Vous pouvez également être condamné à payer une amende :

► si vous n’avez pas convoqué les associés à l’assemblée générale ordinaire annuelle qui statue sur les comptes ;

► si vous n’avez pas publié au RCS les comptes de la société.

 

La cessation des fonctions du gérant

► La démission

Vous pouvez démissionner. Il vaut mieux ne pas démissionner dans le seul but de nuire aux associés ou à contretemps, par exemple à la veille de conclure un gros contrat. Vos associés pourraient engager alors votre responsabilité à l’égard de la société.

► Le décès

Vos fonctions cessent également, cela va sans dire, si vous décédez.

► La révocation du gérant de SARL

Gérant de SARL, les associés peuvent vous révoquer en assemblée, ordinaire si vous n’avez pas été nommé dans les statuts, extraordinaire (à la majorité des 2/3 des parts sociales) si vous avez été nommé dans les statuts. Dans le premier cas, la question de votre révocation peut être posée à tout moment en cours d’une assemblée ordinaire, alors même qu’elle n’était pas prévue à l’ordre du jour, si l’on y débat de la gestion de la société. Mais il faudrait pour vous révoquer rassembler la majorité des parts sociales. Or c’est vous qui les détenez... En outre, on ne peut vous révoquer que pour juste motif. Il s’agit d’une faute ou d’une insuffisance ou d’un empêchement qui nuit réellement au bon fonctionnement de la société.

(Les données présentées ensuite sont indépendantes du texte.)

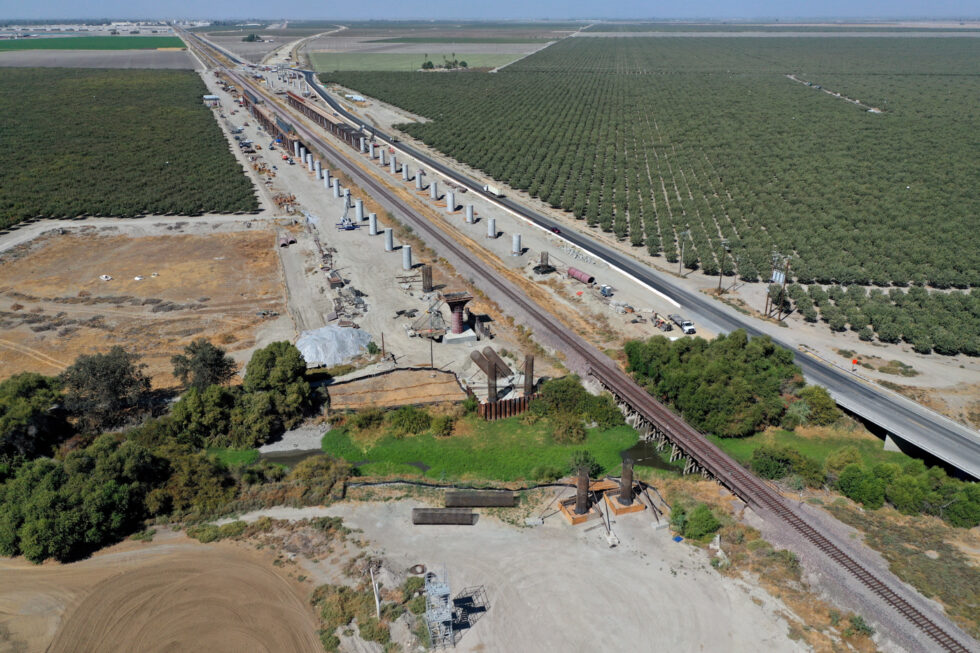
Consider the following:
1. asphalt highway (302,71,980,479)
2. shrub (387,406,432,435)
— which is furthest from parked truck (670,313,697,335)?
shrub (387,406,432,435)

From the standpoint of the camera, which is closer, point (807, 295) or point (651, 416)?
point (651, 416)

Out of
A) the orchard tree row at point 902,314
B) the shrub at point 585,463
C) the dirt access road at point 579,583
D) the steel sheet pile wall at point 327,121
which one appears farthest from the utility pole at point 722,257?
the steel sheet pile wall at point 327,121

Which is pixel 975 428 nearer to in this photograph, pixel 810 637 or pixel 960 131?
pixel 810 637

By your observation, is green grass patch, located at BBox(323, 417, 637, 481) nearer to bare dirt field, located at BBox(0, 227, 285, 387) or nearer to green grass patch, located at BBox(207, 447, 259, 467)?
green grass patch, located at BBox(207, 447, 259, 467)

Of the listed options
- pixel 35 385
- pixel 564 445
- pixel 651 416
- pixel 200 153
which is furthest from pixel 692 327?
pixel 200 153

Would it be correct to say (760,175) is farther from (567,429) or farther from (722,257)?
(567,429)

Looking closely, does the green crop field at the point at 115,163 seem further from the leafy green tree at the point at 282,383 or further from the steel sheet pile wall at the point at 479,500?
the steel sheet pile wall at the point at 479,500
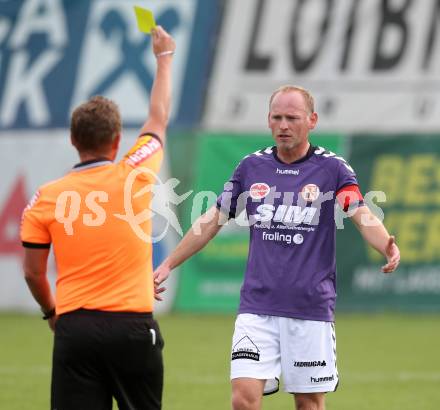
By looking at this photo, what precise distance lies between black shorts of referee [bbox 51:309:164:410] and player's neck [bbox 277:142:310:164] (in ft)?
5.74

Des associés peuvent cependant surmonter cet obstacle en saisissant le Tribunal de commerce pour qu’il vous révoque sur le fondement d’une "cause légitime" (article L. 223-25 du Code de commerce). Au cas où vous n’êtes pas associé ou un associé minoritaire (gérant minoritaire), le risque de révocation par les associés en assemblée ordinaire est beaucoup plus tangible.

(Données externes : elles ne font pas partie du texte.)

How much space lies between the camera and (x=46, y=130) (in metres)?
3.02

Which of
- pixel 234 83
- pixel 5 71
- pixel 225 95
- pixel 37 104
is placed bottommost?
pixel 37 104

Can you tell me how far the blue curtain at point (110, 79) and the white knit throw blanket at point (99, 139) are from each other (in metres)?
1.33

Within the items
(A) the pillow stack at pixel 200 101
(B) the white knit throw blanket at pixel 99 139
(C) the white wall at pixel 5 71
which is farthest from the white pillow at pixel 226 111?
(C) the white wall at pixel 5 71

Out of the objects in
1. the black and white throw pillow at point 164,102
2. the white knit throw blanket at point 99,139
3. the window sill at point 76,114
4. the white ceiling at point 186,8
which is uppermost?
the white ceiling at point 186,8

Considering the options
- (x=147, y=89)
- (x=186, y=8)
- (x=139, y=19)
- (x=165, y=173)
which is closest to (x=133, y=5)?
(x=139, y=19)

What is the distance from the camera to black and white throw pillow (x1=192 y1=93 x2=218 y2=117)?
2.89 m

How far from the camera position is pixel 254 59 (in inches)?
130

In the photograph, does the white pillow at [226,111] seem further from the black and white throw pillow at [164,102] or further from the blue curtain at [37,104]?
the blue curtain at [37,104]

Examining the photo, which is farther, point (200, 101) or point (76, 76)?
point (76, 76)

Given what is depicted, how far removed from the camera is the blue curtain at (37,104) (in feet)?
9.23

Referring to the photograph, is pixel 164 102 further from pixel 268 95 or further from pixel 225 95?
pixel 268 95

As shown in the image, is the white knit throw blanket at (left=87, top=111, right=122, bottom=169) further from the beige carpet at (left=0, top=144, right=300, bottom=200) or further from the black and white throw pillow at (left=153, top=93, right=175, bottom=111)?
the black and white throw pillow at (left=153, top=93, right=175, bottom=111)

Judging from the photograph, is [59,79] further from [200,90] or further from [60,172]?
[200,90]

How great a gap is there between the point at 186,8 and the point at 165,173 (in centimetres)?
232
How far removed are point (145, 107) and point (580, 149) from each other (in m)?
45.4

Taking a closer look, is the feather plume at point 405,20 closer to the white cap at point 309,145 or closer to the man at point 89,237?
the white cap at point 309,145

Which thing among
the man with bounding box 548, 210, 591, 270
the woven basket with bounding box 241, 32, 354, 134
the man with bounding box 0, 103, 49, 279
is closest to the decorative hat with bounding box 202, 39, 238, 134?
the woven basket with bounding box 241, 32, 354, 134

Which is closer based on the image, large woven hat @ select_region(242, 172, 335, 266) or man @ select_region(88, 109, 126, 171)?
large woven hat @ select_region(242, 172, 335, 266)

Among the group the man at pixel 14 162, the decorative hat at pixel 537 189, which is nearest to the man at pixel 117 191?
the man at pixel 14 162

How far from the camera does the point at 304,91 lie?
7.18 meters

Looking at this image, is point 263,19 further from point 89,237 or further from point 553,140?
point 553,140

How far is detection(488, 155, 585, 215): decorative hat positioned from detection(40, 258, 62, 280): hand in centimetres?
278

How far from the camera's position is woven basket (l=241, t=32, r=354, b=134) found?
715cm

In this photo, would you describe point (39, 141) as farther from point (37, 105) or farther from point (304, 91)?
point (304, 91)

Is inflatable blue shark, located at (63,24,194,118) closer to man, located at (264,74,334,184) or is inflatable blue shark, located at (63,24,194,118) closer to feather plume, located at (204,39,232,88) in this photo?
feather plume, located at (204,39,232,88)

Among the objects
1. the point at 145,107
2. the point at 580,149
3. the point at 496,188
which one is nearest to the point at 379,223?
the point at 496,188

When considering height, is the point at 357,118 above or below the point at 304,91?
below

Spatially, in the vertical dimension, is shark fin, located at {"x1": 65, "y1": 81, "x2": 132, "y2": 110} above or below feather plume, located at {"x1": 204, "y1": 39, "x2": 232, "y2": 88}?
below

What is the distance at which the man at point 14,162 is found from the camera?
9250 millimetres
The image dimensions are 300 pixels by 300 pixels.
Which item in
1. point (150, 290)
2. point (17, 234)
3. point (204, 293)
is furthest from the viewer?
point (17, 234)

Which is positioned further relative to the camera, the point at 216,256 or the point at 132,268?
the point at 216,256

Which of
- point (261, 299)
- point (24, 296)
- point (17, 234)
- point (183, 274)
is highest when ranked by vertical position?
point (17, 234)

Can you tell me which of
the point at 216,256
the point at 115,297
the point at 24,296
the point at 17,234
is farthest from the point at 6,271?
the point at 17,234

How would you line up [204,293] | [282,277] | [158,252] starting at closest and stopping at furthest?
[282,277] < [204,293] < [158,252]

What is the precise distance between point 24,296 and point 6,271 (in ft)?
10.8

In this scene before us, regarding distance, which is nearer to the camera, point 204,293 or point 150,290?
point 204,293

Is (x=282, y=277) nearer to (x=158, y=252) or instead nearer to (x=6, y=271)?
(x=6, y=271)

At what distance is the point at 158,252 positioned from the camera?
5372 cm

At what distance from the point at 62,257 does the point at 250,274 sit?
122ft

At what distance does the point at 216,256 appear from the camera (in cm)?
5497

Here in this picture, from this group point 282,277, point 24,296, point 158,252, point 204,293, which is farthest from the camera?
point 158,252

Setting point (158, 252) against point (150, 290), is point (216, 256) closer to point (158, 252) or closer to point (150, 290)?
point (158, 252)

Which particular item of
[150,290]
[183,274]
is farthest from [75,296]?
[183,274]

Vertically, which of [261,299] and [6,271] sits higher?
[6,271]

Les associés vous ont-ils d’ailleurs révoqué sans motif ou sans juste motif ? Vous pouvez réclamer des dommages-intérêts à la société devant le Tribunal de commerce, à la hauteur de la perte de la rémunération que vous auriez perçu jusqu’au terme de vos fonctions.

À noter

Les associés vous ont-ils révoqué sans vous entendre ? Ils doivent pourtant respecter le principe du contradictoire et vous laisser vous défendre. Vous pourrez réclamer des dommages-intérêts à la hauteur de la perte de chance de les faire changer d’avis.

Les associés vous ont-ils révoqué brutalement, en en faisant l’annonce officielle par exemple devant les salariés, en fermant à clé votre bureau et en posant vos affaires à l’entrée, etc. Vous pourrez là aussi réclamer des dommages-intérêts à la société, qui compenseront alors votre préjudice moral.

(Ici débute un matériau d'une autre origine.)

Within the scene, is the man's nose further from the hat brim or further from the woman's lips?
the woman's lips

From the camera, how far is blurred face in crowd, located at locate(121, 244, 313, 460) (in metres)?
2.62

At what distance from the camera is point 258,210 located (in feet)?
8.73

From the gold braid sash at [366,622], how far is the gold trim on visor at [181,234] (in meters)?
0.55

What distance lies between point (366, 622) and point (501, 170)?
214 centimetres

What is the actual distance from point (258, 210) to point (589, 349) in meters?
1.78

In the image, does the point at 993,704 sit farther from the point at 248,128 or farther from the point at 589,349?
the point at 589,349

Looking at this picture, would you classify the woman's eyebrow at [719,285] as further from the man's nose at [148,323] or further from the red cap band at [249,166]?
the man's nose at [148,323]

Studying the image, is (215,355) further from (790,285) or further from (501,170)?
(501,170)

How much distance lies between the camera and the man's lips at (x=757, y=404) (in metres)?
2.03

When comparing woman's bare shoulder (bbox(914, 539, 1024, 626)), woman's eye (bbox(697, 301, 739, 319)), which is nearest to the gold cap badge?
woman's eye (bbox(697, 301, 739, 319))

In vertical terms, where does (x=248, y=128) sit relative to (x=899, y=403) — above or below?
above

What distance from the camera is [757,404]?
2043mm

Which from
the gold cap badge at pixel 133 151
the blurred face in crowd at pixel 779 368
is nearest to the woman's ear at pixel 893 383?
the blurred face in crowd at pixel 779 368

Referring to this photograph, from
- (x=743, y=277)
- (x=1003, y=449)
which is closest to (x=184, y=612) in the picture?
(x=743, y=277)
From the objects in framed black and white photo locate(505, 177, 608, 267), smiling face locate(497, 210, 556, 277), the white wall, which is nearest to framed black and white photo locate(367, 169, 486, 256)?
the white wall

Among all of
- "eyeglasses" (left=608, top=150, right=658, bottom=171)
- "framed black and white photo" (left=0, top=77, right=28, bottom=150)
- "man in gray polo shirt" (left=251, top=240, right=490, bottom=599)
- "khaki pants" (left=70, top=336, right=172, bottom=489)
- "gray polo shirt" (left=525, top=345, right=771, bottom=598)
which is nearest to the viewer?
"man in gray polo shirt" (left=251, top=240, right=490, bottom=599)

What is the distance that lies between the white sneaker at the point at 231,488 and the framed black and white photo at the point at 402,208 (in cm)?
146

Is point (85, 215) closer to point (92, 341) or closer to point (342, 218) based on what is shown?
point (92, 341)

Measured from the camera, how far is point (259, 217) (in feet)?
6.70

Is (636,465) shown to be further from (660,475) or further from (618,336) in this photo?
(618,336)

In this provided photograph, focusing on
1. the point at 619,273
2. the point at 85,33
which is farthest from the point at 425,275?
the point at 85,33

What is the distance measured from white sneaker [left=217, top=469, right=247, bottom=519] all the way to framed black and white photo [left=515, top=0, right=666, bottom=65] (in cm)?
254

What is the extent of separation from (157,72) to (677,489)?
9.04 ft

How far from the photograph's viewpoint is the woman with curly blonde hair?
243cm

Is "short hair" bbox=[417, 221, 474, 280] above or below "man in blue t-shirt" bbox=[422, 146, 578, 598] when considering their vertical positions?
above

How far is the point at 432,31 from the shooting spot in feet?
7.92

En principe, même si vous avez été irrégulièrement révoqué, vous ne pouvez mettre en cause la responsabilité que de la société elle-même et non celle de son associé majoritaire qui en est l’initiateur. Les tribunaux prévoient une exception à cette immunité. L’associé majoritaire vous doit personnellement des dommages-intérêts, alternativement à la société, si vous parvenez à démontrer qu’il vous a révoqué pour vous nuire et en violant de manière flagrante les règles édictées par la loi ou les règlements en matière de révocation.